For many years members of my family have owned Buicks, which I keep maintained and running.
All of them served as solid reliable cars, including LeSabres. We just traded in a '97 model at 145,000 miles, and the biggest problem I fixed was the notorious intake.
Speaking of the '89 LeSabre, we also had one of those that was traded in at around 150,000 miles with no major problems whatsoever. My favorite was my father's '85 RWD 2-door LeSabre; that car was flat out awesome. From what I can remember, in the 6 years of ownership that car had no problems at all.
The trouble with 2000-2005 LeSabres was that GM knew this car would soon be deleted from the Buick line-up; even though it had a nice restyle, the quality was not as good as prior years. This included window regulator problems, A/C control, and cheap interior materials.
We currently have a 2003 Park Avenue at 120,000 miles, and it has been great the past 6 years, therefore it's not going anywhere soon.

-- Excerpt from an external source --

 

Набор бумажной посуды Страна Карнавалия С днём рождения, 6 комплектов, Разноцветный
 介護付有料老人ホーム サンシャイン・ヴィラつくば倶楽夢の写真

I myself have never owned a Buick, but I love old GM cars, and someday when the time is right would like to get my hands on a '71-'73 Riviera, or even the last of the RWD LeSabre (2-door) like my dad owned.

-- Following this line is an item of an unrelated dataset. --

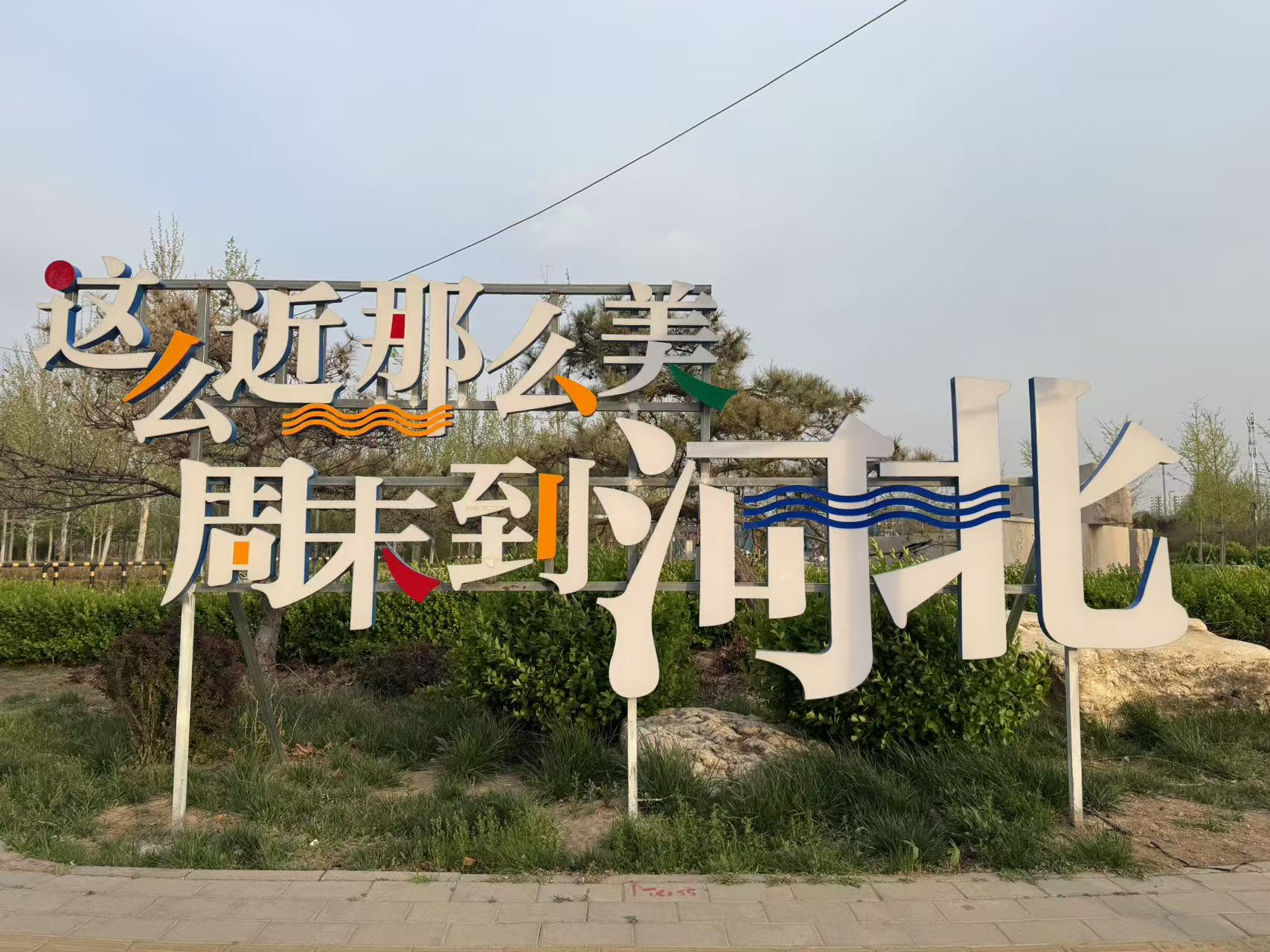 三天两夜：京冀特种兵旅行记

I would have to strongly disagree that Buick was planning on discontinuing the LeSabre in 2000. In the early part of the decade, the LeSabre was still a strong seller at over 200,000 models in 2000. However by 2005, American large cars were starting to lose favor and Buick was desperate to attract younger buyers. Hence the Lucerne was born. Had the LeSabre remained a strong seller, I am sure the newer model would have bore that name, and probably should have anyway.
One thing that the Japanese car manufacturers get right in my opinion is keeping with familiar nameplates. Detroit seems to constantly change names of their models in the hope people will forget their mistakes, and frankly a lot of the modern names are downright stupid, while many of the models from Toyota and Honda have been around for decades.
I would have to agree with 17:07 that GM knew they would axe this car from the line-up, because the last generation LeSabre only lasted 5 years, along with the similar Bonneville and Park Avenue platforms that were also discontinued that year.
One of my older issues of Car and Driver from 2000 also mentioned that it would be the final generation for those platforms.
It is truly a shame that GM manged to "allow" such shoddy quality and workmanship to slip through the cracks and wind up on dealer lots. I can't count the number of these things, among other GM cars of this era, going down the road with duct taped windows. I always thought the last gen Le Sabre was hideously ugly; I don't know who would want to be seen in one?
I have owned a 1982 Le Sabre since 1985, 262,000 miles on it now, and it has barely had a fraction of these problems mentioned in the review. In my opinion the 1982 looks better and even handles better, and is still far more reliable than the last gen Le Sabre... On roads with curves that my 1982 holds and negotiates well, the 2001 that I drove for a few days felt wallowy, like it wanted to slide off the road or roll over just to preserve its junky "Dynaride" suspension feel.
The only advantage of the 2000 era over the early 1980's era is more power and better fuel economy, along with lower emissions if you care about that, which I don't.
The late 1970's and early to mid 1980's versions of the Le Sabre/Electra are finally starting to gain some collector value, as I always knew they would. They will probably never command the price that a 1957 Bel Air or 1967 Mustang does, but as time goes on, people will realize more and more how forgettable the 1990s and newer cars have been.
The last generation of the Le Sabre is long overdue for the crusher in my opinion; it was almost as if GM deliberately tried to destroy what used to be an upscale vehicle.
I disagree, I think the LeSabre was a fine looking sedan. I think it was a nice blending of the 60s curves in a modern interpretation. Actually I would have taken any of the 2000-2005 Buick sedans over what they offer now (especially the Park Avenue). I will agree though that the early models did have a lot of bugs to work out, but by 2003 they had a lot of the issues ironed out. Overall a 2003-2005 LeSabre would serve you quite well, but a 2000-2002 would be a bit of a gamble.
Also, basically GM did not discontinue the LeSabre until 2011, they simply restyled and renamed it the Lucerne in hopes of attracting younger buyers. The car was basically the same size with the same engine for most of its life as the LeSabre had. Oddly enough though, it never sold as well as the LeSabre, and it was supposed to pull the slack for the Park Avenue too!
If you ask me, Buick really knew its game in the late '90s and early 00s. They made roomy cars that looked American and rode like Buicks should. Now they have joined the me too crowd, and are trying to mimic the Japanese and Europeans like everybody else.